Donald Trump professed his love for Twitter once in vividness all men could comprehend – “I love Twitter.... it's like owning your own newspaper--- without the losses,” @realDonaldTrump tweeted to his over 27 million followers. This tweet had been amplified in endless retweets, but only a few of this millions choose actually to engage.

While there are many types of characters that choose to tweet back at the president, among them are fake accounts and ones emblazoned by the former egg icon. Others could be novice users or trolls, according to data gathered by Social Rank, which was then analyzed by Bloomberg Monday.

What drives anyone to tweet Trump anyway?

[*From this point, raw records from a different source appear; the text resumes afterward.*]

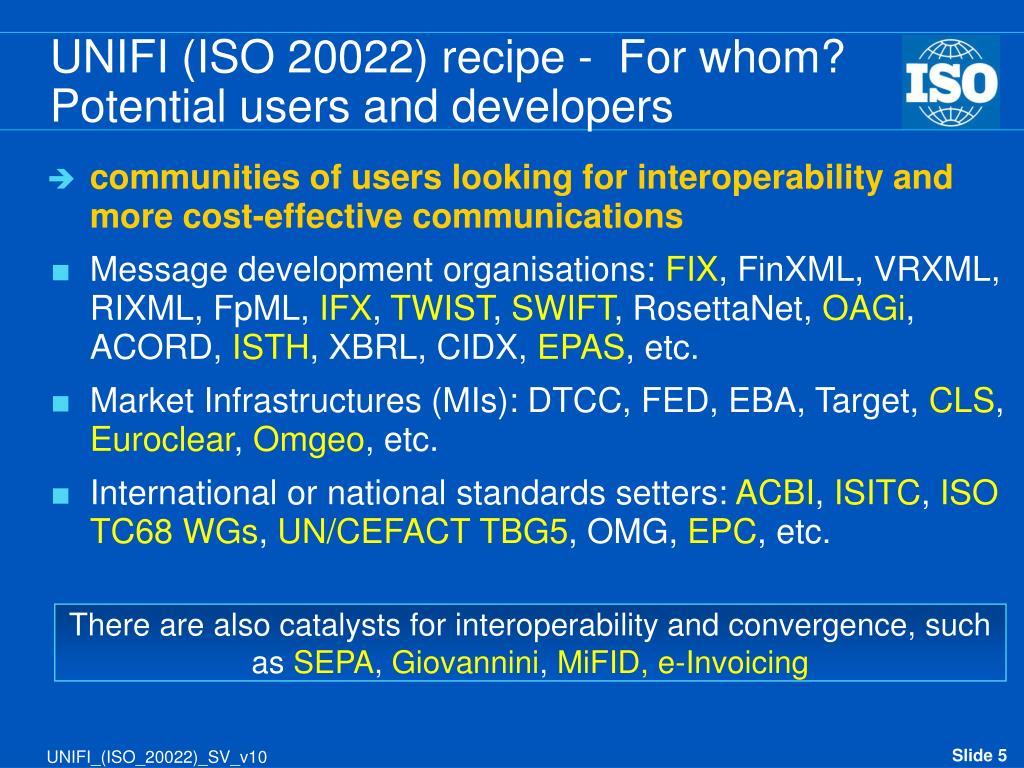 UNIFI (ISO 20022) recipe - For whom? Potential users and developers

ISO

communities of users looking for interoperability and more cost-effective communications

Message development organisations: FIX, FinXML, VRXML, RIXML, FpML, IFX, TWIST, SWIFT, RosettaNet, OAGi, ACORD, ISTH, XBRL, CIDX, EPAS, etc.

Market Infrastructures (MIs): DTCC, FED, EBA, Target, CLS, Euroclear, Omgeo, etc.

International or national standards setters: ACBI, ISITC, ISO TC68 WGs, UN/CEFACT TBG5, OMG, EPC, etc.

There are also catalysts for interoperability and convergence, such as SEPA, Giovannini, MiFID, e-Invoicing

UNIFI_(ISO_20022)_SV_v10

Slide 5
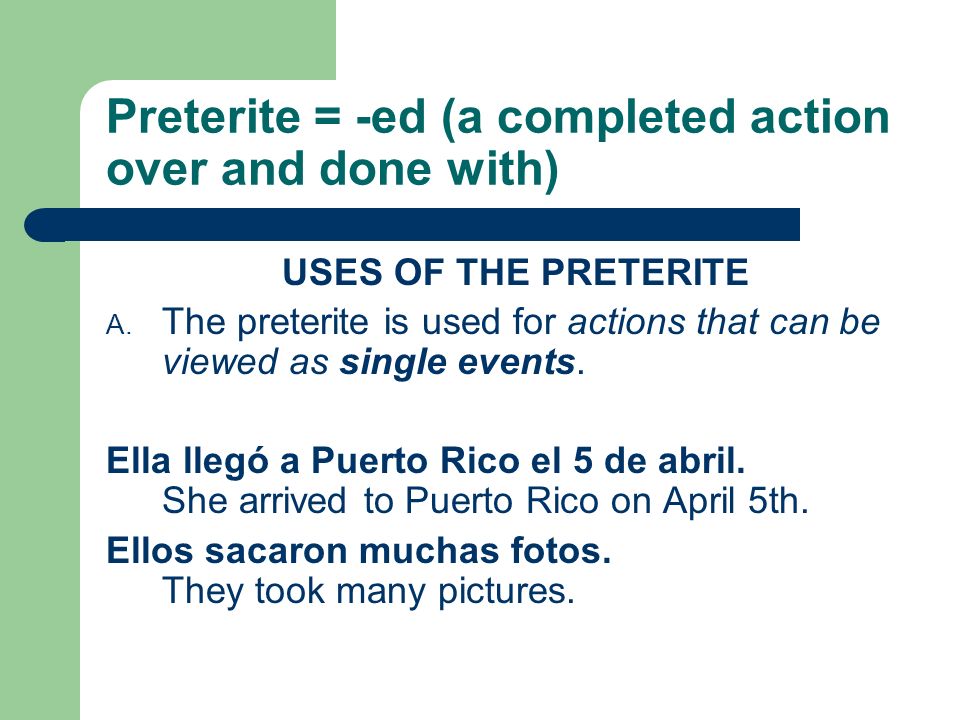 Preterite = -ed (a completed action over and done with)

USES OF THE PRETERITE

A. The preterite is used for actions that can be viewed as single events.

Ella llegó a Puerto Rico el 5 de abril.
She arrived to Puerto Rico on April 5th.

Ellos sacaron muchas fotos.
They took many pictures.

Over the last 30 days, data shows that five of Trump’s top 10 most engaged followers on Twitter are actually bots, programmed to reply to any of Trump’s attention-grabbing tweets. Making up the rest of that number are the ever supportive loyalists, the bashers, the activists, the neutral commentators and of course, the comedians.

The bots, though, are programmed to tweet Trump – constantly. Worth mentioning is @EveryTrumpDonor, whose job is to reply to the POTUS’ tweets once a day and mention him every hour. Designed by 42-year-old programmer Adam Kraft, the account has so far posted over 15,000 tweets, all of which relate to Trump and his donors.

Meanwhile, the egg accounts make up 28 percent of Trump’s followers, specifically, 7.5 million out of the almost 28 million.

They were eggs until last week when Twitter decided to change the standard logo into a genderless figure of a human (faceless too).

The move by Twitter was supposed to ostracize trolling, as the egg accounts have long been associated with aggressive behavior online. @realDonaldTrump managed to get a handful of them, which goes to show how popular his profile is.

“People also target you, and they might buy you egg followers,” said Alexander Taub, co-founder of Social Rank. “When you’re a big account, you add eggs.”

Trump followers: some of them are actually real people

The egg/fake accounts previously made headlines, before most of America chose Trump to be the commander of everything.

Last year’s elections show that Trump had the most number of fake followers than other presidential candidates. Ted Cruz had 3 percent, Bernie Sanders was at 4 percent, Hillary Clinton had 7 percent, and Trump was at 8 percent.

Despite the fake following, the Donald still some people rallying out for his cause, such as @ScottPresler and @TrumpsGucciGirl, with the latter refusing to be identified. They’re happy with how things are going for Trump, and both are still a constant on the president’s Twitter.

True to his word, Donald Trump does love Twitter, though. He’s still at it despite the flak thrown at him with his recent erratic accusations. The egg accounts, or floating head accounts, are still there. Should Trump decide to get rid of them, we’re yet to find out.